Soul extraction transforms a corpus of tweets into a structured soul.md document through a two-pass LLM pipeline.

Input

Standard path — up to 3,200 tweets via the X API (most recent, sorted by engagement)
Archive path — full Twitter data export for deeper extraction (demo/premium)

Retweets are filtered out. Remaining tweets are sorted by engagement (likes + retweets) so the most representative content is prioritized. Replies are kept but flagged — they reveal relationship patterns and debate positions.

Pass 1: Categorize (Haiku)

Tweets are batched into groups of ~500 and processed in parallel (up to 5 concurrent). Each batch goes through Claude Haiku with a categorization prompt that extracts:

Themes — specific recurring topics (not “crypto” but “MEV resistance”, “DAO governance failures”)
Values — what they defend, promote, care about consistently
Positions — strong opinions with the actual stance, not just the topic
Communication patterns — blunt vs diplomatic, questions vs declarations
Relationships — communities, allies, tribes, arguments
Boundaries — what they reject, block, refuse to engage with
Decision signals — priorities, tradeoffs, sacrifice patterns

Haiku is chosen for categorization because it's fast, cheap, and good enough for pattern extraction. The synthesis step (which requires judgment and prose quality) uses a more capable model.

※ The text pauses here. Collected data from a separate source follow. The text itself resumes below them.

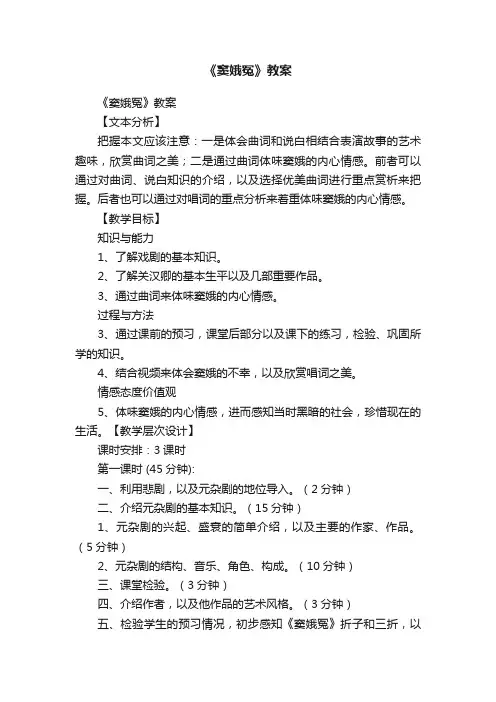 《窦娥冤》教案

《窦娥冤》教案

【文本分析】

把握本文应该注意：一是体会曲词和说白相结合表演故事的艺术趣味，欣赏曲词之美；二是通过曲词体味窦娥的内心情感。前者可以通过对曲词、说白知识的介绍，以及选择优美曲词进行重点赏析来把握。后者也可以通过对唱词的重点分析来着重体味窦娥的内心情感。

【教学目标】

知识与能力

1、了解戏剧的基本知识。

2、了解关汉卿的基本生平以及几部重要作品。

3、通过曲词来体味窦娥的内心情感。

过程与方法

3、通过课前的预习，课堂后部分以及课下的练习，检验、巩固所学的知识。

4、结合视频来体会窦娥的不幸，以及欣赏唱词之美。

情感态度价值观

5、体味窦娥的内心情感，进而感知当时黑暗的社会，珍惜现在的生活。【教学层次设计】

课时安排：3 课时

第一课时 (45 分钟):

一、利用悲剧，以及元杂剧的地位导入。（2 分钟）

二、介绍元杂剧的基本知识。（15 分钟）

1、元杂剧的兴起、盛衰的简单介绍，以及主要的作家、作品。（5 分钟）

2、元杂剧的结构、音乐、角色、构成。（10 分钟）

三、课堂检验。（3 分钟）

四、介绍作者，以及他作品的艺术风格。（3 分钟）

五、检验学生的预习情况，初步感知《窦娥冤》折子和三折，以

Pass 2: Synthesize (Sonnet)

All batch analyses are merged and fed to Claude Sonnet with a synthesis prompt. The prompt instructs Sonnet to write in second person (“you”), be radically specific, and produce a document where every statement is falsifiable.

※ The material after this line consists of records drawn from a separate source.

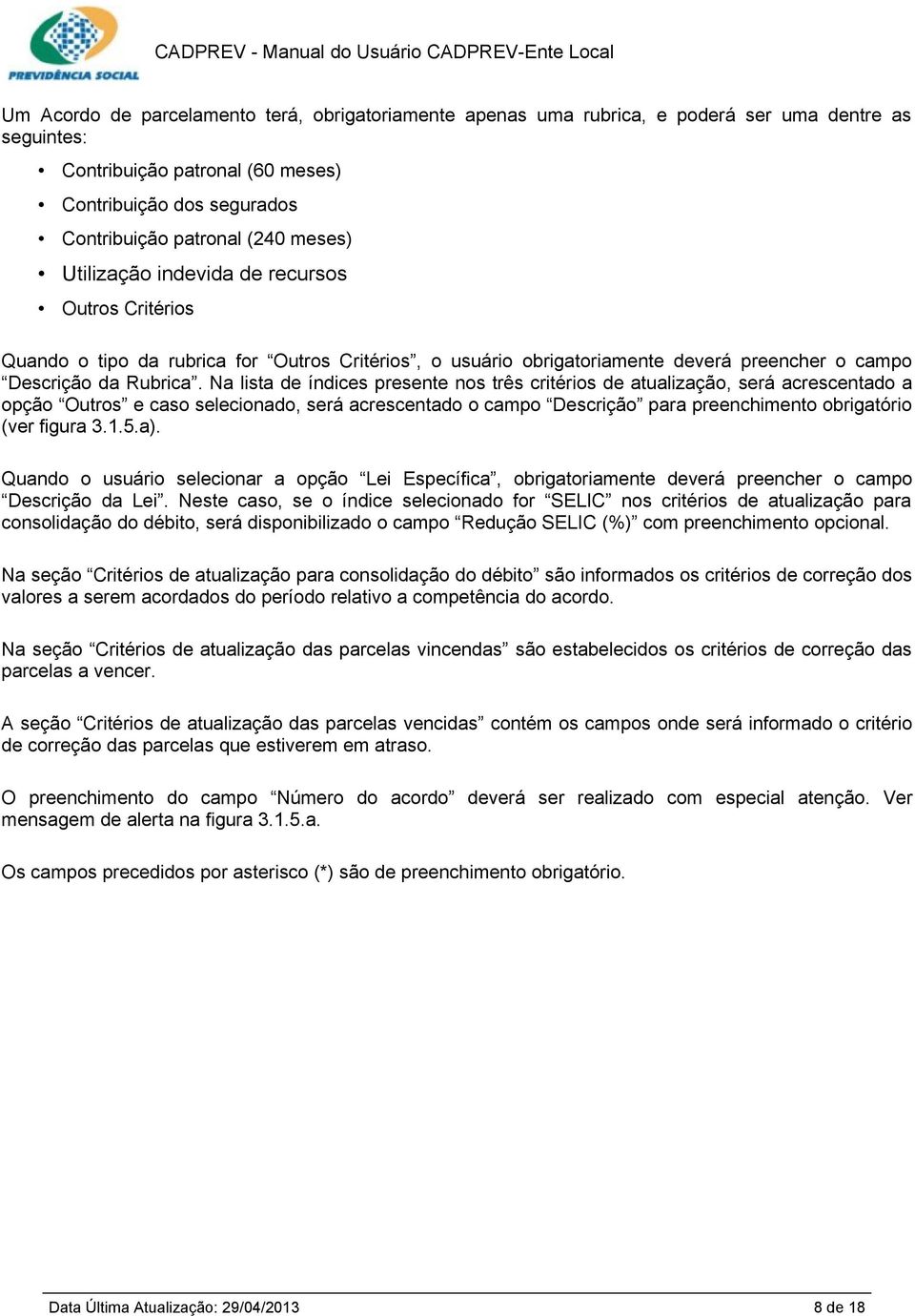 PREVIDÊNCIA SOCIAL

CADPREV - Manual do Usuário CADPREV-Ente Local

Um Acordo de parcelamento terá, obrigatoriamente apenas uma rubrica, e poderá ser uma dentre as seguintes:

• Contribuição patronal (60 meses)
• Contribuição dos segurados
• Contribuição patronal (240 meses)
• Utilização indevida de recursos
• Outros Critérios

Quando o tipo da rubrica for “Outros Critérios”, o usuário obrigatoriamente deverá preencher o campo “Descrição da Rubrica”. Na lista de índices presente nos três critérios de atualização, será acrescentado a opção “Outros” e caso selecionado, será acrescentado o campo “Descrição” para preenchimento obrigatório (ver figura 3.1.5.a).

Quando o usuário selecionar a opção “Lei Específica”, obrigatoriamente deverá preencher o campo “Descrição da Lei”. Neste caso, se o índice selecionado for “SELIC” nos critérios de atualização para consolidação do débito, será disponibilizado o campo “Redução SELIC (%)” com preenchimento opcional.

Na seção “Critérios de atualização para consolidação do débito” são informados os critérios de correção dos valores a serem acordados do período relativo a competência do acordo.

Na seção “Critérios de atualização das parcelas vincendas” são estabelecidos os critérios de correção das parcelas a vencer.

A seção “Critérios de atualização das parcelas vencidas” contém os campos onde será informado o critério de correção das parcelas que estiverem em atraso.

O preenchimento do campo “Número do acordo” deverá ser realizado com especial atenção. Ver mensagem de alerta na figura 3.1.5.a.

Os campos precedidos por asterisco (*) são de preenchimento obrigatório.

Data Última Atualização: 29/04/2013

8 de 18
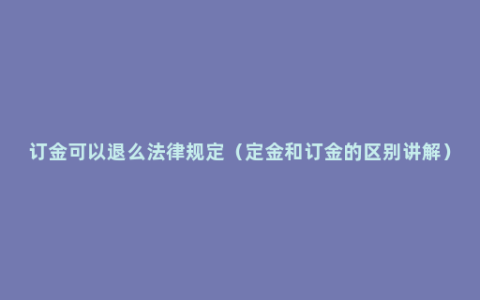 订金可以退么法律规定（定金和订金的区别讲解）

The output must fit within 10KB (the onchain storage limit). If the first pass exceeds this, Sonnet is asked to condense while preserving structure. As a last resort, the document is truncated at the nearest clean line break.

Cost

Component	Model	Typical Cost
Categorization (all batches)	Haiku 3.5	~$0.08
Synthesis	Sonnet 4	~$0.15
Condensation (if needed)	Sonnet 4	~$0.10
Total		~$0.23

Quality Loop

The generated soul.md is presented in an editable markdown editor before minting. Users can refine, cut, or rewrite any section. The same editor is available for post-mint updates via tba.execute().

Quality validation: feed the soul.md to any LLM as a system prompt, ask questions the person hasn't publicly answered, and check if the responses pass the vibe check — not just factually plausible but tonally and ethically correct. A good soul.md produces consistent identity regardless of which model reads it.